In general, the clock discipline maintains the frequency within one
part-per-million (PPM) once the algorithm has settled down in a few
hours after restart. Therefore, the local clock should be able to
free-run for periods up to 36 hours without the offset exceeding the
default step threshold of 125 ms. One report suggests that, when the
sources are once again reachable via dial-up connection, a residual
offset greater than the step threshold is created. I can't confirm this
here, but there may be something I have missed. Note that similar
scenarios happen all the time with the HF radio drivers when the signals
are lost for a day or more and the residual correction when the signals
are again found is only a few milliseconds.

So, I am looking for reports that, following an extended outage and
whether or not the local clock driver is used, the local clock has
drifted greater than the step interval. I can't confirm this here,
either in simulation or practice, unless something serious is broken in
the harware or operating system. One possibility to consider is that
sleep/suspend mode could have torqued the clock during the holdover
interval. Other reports relating to this issue would be much appreciated

Dave

"David L. Mills" wrote:
> 
> Sirs,
> 
> I do not have the context for this message; the cited saved_offset is
> not a variable in the current code. This message does not belong on this
> list; it belongs at hackers or better yet the newsgroup.
> 
> First, note that a step completely erases all past information. This was
> the considered opinion of the Privacy and Security Research Group some
> years ago and conforms to the intended model described on the NTP
> project page. I believe the context as described in an earlier message
> is where the local clock driver was used as holdover and resulted in a
> large offset when a synchronized source is re-found. However, the
> behavior is much more general and will happen whether or not a holdover
> is used. It will happen when the client is first synchronized, then
> loses all sources for a period during which the clock drifts outside the
> step threshold. Upon re-discovery the daemon assumes that the large
> error is due to initial frequency error and corrects it accordingly.
> This is probably not the ideal choice; but, read on.
> 
> In the vast number of possible cases the daemon refines the frequency
> with error well below one PPM, which equates to about 86 ms per day and
> well within the step threshold. So, in the case cited how did the offset
> error get so large? The radio drivers routinely lose the signal for
> periods up to a day or more and the error upon resynchronization is
> typically less than a few milliseconds.
> 
> Having said that, the state machine should be a little more clever about
> the S_FREQ state and avoid that state if previously synchronized. This
> is not strictly conformant to the PSRG principles and definitely would
> incite serious revolt from the Digital folks that designed DTSS. Those
> folks would not accept frequency steering at all, since it involves
> remembering something from one poll to the next.
> 
> The fix is trivial; the proof that it works in all conceivable cases is
> dreadful and considered possible only in simulation.
> 
> Dave
> 
> bugzilla at ntp.org wrote:
> >
> > http://bugzilla.ntp.org/show_bug.cgi?id=177
> >
> > ------- Additional Comments From bruckman at ntp.org  2003-10-17 15:54 -------
> > No.

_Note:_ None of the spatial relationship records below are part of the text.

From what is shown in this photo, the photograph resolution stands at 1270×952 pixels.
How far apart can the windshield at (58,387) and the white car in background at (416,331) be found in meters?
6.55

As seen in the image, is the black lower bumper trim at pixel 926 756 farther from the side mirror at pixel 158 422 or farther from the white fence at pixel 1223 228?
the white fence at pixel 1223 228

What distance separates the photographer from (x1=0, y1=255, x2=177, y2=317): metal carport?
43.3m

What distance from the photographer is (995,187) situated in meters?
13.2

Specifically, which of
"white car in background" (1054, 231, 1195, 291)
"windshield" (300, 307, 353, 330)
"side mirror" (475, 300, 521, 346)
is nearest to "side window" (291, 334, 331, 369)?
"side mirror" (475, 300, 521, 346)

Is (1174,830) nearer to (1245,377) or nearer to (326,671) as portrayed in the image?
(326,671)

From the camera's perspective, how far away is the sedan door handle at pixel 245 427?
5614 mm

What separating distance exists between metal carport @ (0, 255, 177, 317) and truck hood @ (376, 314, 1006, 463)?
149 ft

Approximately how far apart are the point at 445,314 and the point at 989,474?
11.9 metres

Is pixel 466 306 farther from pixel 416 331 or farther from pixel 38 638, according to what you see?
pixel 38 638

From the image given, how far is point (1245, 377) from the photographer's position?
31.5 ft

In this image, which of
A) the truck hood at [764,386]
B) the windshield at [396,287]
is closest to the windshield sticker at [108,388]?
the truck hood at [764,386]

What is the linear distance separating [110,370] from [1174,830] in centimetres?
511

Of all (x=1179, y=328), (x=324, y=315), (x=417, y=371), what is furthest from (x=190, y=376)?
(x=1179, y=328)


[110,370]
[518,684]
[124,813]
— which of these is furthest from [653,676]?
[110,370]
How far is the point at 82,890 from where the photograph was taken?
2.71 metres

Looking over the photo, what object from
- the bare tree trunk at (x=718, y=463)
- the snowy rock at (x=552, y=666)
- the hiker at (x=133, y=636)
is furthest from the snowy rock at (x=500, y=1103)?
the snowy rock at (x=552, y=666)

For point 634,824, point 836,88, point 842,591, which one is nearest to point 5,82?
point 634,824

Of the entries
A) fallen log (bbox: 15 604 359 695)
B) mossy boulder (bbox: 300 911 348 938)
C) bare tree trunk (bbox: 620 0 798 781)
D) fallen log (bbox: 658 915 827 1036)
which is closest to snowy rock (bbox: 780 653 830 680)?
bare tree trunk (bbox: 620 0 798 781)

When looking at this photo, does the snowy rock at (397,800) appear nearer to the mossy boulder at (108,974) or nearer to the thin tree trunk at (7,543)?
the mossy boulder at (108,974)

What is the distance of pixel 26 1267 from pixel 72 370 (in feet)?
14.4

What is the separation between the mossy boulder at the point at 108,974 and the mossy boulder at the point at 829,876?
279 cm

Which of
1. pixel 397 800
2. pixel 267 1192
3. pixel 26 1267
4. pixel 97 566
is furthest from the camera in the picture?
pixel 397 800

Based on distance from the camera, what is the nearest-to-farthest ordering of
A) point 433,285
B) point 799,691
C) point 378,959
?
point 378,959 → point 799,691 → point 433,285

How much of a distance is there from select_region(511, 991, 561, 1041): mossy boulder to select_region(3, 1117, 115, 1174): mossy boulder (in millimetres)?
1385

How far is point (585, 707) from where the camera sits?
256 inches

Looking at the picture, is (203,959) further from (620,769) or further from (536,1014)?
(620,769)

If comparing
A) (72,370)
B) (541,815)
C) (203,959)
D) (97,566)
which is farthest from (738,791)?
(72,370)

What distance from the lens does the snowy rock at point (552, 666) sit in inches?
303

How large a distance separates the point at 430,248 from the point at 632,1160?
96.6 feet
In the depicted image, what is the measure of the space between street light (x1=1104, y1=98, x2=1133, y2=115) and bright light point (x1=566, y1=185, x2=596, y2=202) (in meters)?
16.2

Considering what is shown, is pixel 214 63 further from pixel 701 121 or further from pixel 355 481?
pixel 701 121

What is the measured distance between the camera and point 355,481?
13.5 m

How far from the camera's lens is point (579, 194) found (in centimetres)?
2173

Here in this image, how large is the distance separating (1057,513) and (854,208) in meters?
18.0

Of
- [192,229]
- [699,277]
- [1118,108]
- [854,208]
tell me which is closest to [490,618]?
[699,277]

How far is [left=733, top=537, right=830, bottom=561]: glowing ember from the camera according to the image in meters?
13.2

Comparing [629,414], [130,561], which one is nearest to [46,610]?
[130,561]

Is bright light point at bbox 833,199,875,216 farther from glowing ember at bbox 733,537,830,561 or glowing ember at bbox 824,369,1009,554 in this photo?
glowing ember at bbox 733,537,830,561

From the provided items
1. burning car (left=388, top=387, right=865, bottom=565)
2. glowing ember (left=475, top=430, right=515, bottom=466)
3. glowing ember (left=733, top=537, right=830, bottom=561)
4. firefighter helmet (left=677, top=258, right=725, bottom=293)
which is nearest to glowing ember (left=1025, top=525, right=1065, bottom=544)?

The saved_offset was saved while the peers were still reachable, so it's
> > not suspect, and if you fail to use the saved_offset while any kind of drift
> > exists, you're definitely going to overcorrect for the drift.
> >
> > Observe that the peers are still being polled, and the intersection and
> > selection algorithms are still at work, while you're in frequency mode, so it's
> > not a random packet that caps the frequency mode interval, triggering the step
> > and frequency change, rather, it's a "good" packet, so you're not any more
> > vulnerable to follow a falseticker then, than you are normally -- albeit doing
> > so would have a more profound and immediate effect. The worst that can happen,
> > however, is that you'll sync to the falseticker for a while, then when it's
> > finally detected and eliminated, you'll go back into frequency mode for another
> > 900 seconds, and take another shot.
> >
> > A better way to protect against a single falseticker, than to mess with the
> > frequency mode correction, is with the "tos" directive in "ntp.conf". E.g.:
> > "tos minsane 2". With that, packets from any source which isn't consistent with
> > at least one other would have no affect on the loop at all.
> >
> > ------- You are receiving this mail because: -------
> > You are on the CC list for the bug, or are watching someone who is.